- ACTIVITY -
Nothing belongs in the answer except the lines of the material that include "straight".

§

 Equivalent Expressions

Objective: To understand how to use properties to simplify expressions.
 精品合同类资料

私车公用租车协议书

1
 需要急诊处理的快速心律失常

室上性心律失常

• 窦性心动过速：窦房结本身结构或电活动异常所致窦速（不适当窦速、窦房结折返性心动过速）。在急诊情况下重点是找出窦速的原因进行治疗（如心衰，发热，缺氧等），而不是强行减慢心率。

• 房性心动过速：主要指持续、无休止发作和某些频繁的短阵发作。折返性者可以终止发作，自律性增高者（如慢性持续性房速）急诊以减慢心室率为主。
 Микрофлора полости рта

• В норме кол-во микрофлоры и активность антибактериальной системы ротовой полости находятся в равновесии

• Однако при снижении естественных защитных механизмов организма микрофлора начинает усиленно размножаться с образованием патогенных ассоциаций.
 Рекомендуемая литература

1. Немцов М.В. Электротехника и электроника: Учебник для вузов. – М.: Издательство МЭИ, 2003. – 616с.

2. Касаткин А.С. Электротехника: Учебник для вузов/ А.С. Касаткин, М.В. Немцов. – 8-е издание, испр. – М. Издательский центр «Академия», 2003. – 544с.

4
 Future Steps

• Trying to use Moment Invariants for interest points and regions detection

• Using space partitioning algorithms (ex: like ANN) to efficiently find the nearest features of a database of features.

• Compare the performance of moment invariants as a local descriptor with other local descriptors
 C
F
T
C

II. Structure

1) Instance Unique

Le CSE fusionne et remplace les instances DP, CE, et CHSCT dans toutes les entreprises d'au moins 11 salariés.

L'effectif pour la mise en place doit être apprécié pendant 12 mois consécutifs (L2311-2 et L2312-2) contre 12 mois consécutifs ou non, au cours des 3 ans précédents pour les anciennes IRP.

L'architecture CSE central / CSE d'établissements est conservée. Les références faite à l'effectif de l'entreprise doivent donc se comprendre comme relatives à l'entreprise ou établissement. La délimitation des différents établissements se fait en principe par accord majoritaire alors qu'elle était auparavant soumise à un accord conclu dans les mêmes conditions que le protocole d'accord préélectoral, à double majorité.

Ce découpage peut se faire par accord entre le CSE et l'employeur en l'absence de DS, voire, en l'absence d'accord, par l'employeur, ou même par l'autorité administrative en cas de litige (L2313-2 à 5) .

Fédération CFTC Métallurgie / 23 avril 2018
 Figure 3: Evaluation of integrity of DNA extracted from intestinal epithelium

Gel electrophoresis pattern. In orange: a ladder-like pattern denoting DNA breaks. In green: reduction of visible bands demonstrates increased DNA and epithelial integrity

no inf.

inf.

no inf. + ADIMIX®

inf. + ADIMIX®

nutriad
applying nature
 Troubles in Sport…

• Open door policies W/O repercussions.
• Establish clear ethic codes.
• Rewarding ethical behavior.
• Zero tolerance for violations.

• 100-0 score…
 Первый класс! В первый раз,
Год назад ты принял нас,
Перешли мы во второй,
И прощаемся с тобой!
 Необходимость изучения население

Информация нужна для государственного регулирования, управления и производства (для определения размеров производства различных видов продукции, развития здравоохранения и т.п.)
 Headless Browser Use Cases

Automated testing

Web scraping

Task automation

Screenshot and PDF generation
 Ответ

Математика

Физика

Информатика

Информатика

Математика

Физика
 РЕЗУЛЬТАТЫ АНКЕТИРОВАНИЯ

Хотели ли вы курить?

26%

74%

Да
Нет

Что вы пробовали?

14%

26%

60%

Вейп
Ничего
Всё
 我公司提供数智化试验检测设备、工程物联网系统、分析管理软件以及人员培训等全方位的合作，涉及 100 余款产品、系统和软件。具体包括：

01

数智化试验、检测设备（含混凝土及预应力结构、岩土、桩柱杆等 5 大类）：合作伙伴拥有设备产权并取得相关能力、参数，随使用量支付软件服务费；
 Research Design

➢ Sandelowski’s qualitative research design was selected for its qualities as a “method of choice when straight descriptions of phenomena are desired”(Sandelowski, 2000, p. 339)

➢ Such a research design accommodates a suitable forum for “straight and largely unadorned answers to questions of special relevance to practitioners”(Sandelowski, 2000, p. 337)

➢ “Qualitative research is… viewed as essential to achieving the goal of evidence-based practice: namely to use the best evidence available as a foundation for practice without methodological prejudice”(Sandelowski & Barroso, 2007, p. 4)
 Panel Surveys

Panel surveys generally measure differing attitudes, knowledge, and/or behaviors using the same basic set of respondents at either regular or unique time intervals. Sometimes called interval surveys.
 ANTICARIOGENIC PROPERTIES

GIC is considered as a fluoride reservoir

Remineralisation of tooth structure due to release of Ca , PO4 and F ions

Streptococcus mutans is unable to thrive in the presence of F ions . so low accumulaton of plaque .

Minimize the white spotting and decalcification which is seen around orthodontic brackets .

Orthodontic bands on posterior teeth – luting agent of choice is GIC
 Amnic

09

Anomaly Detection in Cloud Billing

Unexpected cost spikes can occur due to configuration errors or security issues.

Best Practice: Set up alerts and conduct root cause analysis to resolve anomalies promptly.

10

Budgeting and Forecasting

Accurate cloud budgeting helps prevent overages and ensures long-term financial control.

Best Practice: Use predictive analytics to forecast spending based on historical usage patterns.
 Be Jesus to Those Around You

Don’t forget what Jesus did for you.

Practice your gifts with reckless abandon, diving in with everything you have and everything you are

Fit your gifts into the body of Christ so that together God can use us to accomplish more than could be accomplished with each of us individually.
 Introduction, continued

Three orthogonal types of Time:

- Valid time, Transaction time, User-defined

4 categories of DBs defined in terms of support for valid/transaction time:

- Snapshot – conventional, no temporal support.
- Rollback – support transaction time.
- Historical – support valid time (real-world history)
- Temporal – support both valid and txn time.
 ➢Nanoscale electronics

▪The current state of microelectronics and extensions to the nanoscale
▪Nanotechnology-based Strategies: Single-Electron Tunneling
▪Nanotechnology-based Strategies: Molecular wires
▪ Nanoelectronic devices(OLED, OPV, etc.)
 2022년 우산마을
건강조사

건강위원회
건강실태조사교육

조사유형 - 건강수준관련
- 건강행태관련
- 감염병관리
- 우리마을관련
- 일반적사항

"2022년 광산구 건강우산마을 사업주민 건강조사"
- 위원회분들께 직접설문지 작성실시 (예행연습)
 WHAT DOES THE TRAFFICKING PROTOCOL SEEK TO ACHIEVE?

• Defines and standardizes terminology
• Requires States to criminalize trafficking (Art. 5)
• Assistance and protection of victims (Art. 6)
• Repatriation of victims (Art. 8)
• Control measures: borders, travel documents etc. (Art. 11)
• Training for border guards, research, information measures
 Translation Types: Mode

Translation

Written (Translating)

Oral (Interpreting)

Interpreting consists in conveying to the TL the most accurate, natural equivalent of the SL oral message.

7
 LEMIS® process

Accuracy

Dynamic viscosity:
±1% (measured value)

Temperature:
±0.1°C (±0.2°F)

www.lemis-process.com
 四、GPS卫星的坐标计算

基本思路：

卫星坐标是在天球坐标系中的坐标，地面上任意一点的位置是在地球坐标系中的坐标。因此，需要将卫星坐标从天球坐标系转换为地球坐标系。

§

- RESPONSE TO THE TASK -
➢ Sandelowski’s qualitative research design was selected for its qualities as a “method of choice when straight descriptions of phenomena are desired”(Sandelowski, 2000, p. 339)
➢ Such a research design accommodates a suitable forum for “straight and largely unadorned answers to questions of special relevance to practitioners”(Sandelowski, 2000, p. 337)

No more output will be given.